Port Phillip rewards local knowledge. It is shallow relative to its size, so a solid breeze quickly kicks up a short, steep chop that tests boat handling, and the afternoon sea breeze — the "sou'-wester" — can fill in firmly and shift as it builds. For an off-the-beach fleet, reading those shifts and the building sea state is a large part of the racing. For the full picture of the bay's conditions, courses and local character, see our venue guide to sailing in Melbourne and Port Phillip.

The club also sits within Melbourne's densest concentration of sailing clubs, sharing Port Phillip with neighbours including Sandringham Yacht Club to the north and the Royal Melbourne Yacht Squadron at St Kilda — clubs that Mordialloc sailors regularly meet at combined-fleet regattas and class championships around the bay.

Racing

The club's calendar centres on off-the-beach dinghy racing through the sailing season, which typically runs from around October to April. Classes sailed at Mordialloc have included the Flying 15, Tasar, Sabre, Laser (ILCA), 29er, Sabot, 420, 125 and Pacer — a mix that covers single-handers, double-handers and small keelboats, and that gives the club the breadth to cater for green juniors and experienced racers alike. Weekend club racing is complemented by series events, including a winter series that keeps sailors on the water outside the main season.
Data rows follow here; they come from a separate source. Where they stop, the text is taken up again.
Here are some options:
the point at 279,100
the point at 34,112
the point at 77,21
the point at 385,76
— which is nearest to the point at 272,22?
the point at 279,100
Beyond weekly racing, the club has hosted larger open events such as its Long Beach Regatta, and it periodically runs class state and national championships when the calendar brings them to Aspendale. Because fleet strength and hosting duties shift from season to season, the current program is best confirmed directly with the club.
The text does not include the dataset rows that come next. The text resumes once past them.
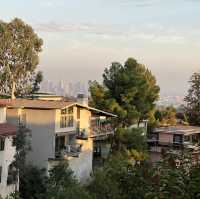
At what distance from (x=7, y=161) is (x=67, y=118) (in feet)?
29.2

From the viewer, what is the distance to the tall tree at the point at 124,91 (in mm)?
43031

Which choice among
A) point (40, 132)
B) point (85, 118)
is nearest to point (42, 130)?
point (40, 132)

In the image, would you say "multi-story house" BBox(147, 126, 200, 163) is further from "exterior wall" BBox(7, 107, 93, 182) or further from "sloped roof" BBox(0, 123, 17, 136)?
"sloped roof" BBox(0, 123, 17, 136)

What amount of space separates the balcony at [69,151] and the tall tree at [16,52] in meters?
13.1

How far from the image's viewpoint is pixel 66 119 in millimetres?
38094

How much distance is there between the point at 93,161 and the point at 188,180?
119 ft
Training is a defining part of MSC. The club runs Australian Sailing courses for juniors and adults using club-owned boats such as Pacers and Lasers, alongside a Sailability program that supports sailors with disability and structured sailing experiences for local secondary schools. That pathway — from a first lesson off the beach through to competitive club racing — is central to how the club operates.

Following the club

Mordialloc Sailing Club publishes its racing calendar, training courses, results and membership details through its official website at mordiallocsc.com.au. For the setting, see our guide to sailing in Melbourne and Port Phillip, and if you are new to the vocabulary of the sport, the sailing terms glossary is a good place to start.
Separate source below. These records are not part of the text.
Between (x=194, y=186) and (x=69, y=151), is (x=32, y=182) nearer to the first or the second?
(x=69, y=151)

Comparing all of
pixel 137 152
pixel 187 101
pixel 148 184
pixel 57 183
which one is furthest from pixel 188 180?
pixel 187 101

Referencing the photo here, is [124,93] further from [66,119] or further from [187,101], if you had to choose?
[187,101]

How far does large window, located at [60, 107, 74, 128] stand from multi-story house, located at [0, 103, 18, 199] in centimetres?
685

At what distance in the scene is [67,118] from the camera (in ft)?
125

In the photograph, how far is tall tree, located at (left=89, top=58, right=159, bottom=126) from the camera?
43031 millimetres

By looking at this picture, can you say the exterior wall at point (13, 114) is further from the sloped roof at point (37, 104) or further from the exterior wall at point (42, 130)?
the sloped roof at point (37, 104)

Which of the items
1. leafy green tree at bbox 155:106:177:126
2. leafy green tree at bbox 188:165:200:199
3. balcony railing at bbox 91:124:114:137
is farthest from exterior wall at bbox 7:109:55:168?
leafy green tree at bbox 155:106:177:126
Frequently asked questions

Where is Mordialloc Sailing Club?
The club sits on the foreshore at Aspendale, in Melbourne's south-east bayside suburbs, near the mouth of Mordialloc Creek on Port Phillip. It is an off-the-beach club, launching straight into the bay, and is roughly 25 kilometres from central Melbourne.
When was Mordialloc Sailing Club founded?
The club dates to 1946, when it formed as an independent sailing club after breaking away from the older Mordialloc Motor Yacht Club. Organised sailing in the Mordialloc area, however, reaches back further, and the club settled into its present foreshore location in the 1950s.
What classes race at Mordialloc Sailing Club?
Mordialloc is an off-the-beach dinghy club with a broad mix of fleets. Classes sailed have included the Flying 15, Tasar, Sabre, Laser (ILCA), 29er, Sabot, 420, 125 and Pacer, giving room for juniors, youth sailors and adults across single-handers, double-handers and small keelboats.
Does Mordialloc Sailing Club run learn-to-sail courses?
Yes. Alongside club racing, Mordialloc runs Australian Sailing training for juniors and adults using club boats such as Pacers and Lasers, plus a Sailability program and sailing experiences for local secondary schools. The season typically runs from October to April.